6 Spatio-Temporal LoD Our proposed frame grouping can decrease the number of representative 3D arrow icons as visualization of the movement of the camera. For longer duration, too many 3D arrow icons will appear in a virtual space. It is necessary to provide users with some tools or equipment for setting intended time and duration easily as the condition of selecting spatial objects from spatial databases. The number of polygons of all 3D arrow icons must be below a constant number, for example, 10,000, in order to walk through a virtual space smoothly. LoD (Levels of Detail) is the main rule for realizing walk-through based on spatial databases. The rule is used for selecting spatial objects from spatial databases by spatial queries, and for constructing a virtual space dynamically. We extend the LoD in order to take time into account for calculating the distance between a user and objects. The time extension for LoD leads us to time walk-through.

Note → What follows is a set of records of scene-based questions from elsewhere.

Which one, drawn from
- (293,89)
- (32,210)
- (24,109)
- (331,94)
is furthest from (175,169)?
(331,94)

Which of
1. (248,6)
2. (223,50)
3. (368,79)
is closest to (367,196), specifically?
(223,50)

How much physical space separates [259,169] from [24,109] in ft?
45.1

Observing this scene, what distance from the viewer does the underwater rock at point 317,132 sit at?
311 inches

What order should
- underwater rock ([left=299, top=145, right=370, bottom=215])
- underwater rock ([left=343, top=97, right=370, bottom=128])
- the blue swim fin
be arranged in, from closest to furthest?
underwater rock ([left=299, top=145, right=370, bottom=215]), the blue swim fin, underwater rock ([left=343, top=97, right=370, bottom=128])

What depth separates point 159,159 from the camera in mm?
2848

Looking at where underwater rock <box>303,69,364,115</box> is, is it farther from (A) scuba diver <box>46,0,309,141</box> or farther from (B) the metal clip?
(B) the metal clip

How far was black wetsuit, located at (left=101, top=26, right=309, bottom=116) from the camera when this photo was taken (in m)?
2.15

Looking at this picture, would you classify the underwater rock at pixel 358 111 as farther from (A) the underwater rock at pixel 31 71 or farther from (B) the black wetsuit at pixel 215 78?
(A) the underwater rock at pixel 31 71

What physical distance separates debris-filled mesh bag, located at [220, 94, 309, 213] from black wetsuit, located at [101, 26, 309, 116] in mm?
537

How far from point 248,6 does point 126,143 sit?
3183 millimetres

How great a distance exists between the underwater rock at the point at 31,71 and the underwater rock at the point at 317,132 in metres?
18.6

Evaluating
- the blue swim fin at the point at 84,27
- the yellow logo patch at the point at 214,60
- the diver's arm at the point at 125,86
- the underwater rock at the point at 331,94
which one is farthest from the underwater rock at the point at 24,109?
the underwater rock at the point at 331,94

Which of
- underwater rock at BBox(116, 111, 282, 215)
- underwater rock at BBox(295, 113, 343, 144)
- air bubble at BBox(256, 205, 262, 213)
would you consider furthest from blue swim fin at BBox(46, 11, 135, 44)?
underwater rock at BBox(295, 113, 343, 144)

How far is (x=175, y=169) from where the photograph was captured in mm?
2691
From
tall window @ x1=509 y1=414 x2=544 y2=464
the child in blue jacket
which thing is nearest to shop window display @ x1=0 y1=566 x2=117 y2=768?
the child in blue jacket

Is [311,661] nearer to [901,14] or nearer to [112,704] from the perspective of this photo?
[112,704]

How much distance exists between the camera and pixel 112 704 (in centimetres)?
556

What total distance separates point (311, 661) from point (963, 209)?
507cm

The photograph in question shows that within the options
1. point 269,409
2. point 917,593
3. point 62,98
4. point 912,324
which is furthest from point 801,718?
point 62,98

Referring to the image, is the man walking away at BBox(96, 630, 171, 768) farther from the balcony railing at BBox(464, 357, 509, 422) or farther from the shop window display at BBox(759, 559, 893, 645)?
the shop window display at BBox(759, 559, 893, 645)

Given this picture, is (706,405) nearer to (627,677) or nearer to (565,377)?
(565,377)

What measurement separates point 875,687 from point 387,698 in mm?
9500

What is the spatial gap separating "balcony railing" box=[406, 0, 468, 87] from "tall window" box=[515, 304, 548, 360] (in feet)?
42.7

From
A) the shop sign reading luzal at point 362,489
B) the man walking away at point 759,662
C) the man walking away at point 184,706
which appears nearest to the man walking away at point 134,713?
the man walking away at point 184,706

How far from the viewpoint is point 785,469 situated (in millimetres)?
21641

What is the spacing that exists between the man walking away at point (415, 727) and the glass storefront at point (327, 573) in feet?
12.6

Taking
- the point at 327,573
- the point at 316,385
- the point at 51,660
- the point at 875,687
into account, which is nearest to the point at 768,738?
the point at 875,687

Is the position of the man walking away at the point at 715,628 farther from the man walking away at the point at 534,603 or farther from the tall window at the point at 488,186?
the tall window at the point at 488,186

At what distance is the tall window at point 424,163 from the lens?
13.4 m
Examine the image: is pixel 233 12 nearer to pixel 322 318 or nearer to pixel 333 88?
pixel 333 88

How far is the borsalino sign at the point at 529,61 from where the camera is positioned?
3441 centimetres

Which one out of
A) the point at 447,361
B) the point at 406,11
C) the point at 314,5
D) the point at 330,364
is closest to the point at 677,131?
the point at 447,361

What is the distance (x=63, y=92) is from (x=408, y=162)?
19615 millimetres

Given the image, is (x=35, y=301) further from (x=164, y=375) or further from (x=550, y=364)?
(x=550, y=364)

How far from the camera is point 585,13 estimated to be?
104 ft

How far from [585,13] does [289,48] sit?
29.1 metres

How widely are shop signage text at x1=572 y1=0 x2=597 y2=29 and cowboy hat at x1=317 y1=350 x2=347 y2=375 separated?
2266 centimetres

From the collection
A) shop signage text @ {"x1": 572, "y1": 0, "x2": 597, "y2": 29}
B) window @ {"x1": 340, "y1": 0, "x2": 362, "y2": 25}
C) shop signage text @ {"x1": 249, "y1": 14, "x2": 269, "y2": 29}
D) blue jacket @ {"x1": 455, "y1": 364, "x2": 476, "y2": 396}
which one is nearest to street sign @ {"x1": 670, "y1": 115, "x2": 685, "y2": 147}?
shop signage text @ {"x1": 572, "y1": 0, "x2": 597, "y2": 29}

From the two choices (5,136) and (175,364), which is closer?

6.1 LoD LoD is determined depending on the positions of a camera and these of some objects in a virtual space. For example, a frame group is visualized as multiple arrows, one arrow, only point, and none, depending on the distance between the camera of the frame group and the viewpoint of a user (Figure 9). When a user sees the camera at a near position, the precise representation of its movement is adopted. If a user is far from the camera, the representation of its movement becomes rough. This way of controlling the quality of spatial data is natural and effective for practical walk-through.
Figure 9: LoD for space and time scale distance
124
Nontraditional Database Systems
Figure 10: Images of time walk-through with continuous and instant objects. A user is moving on a time axis or is getting closer to a particular time. An instant object existing at only a moment is going to appear or disappear.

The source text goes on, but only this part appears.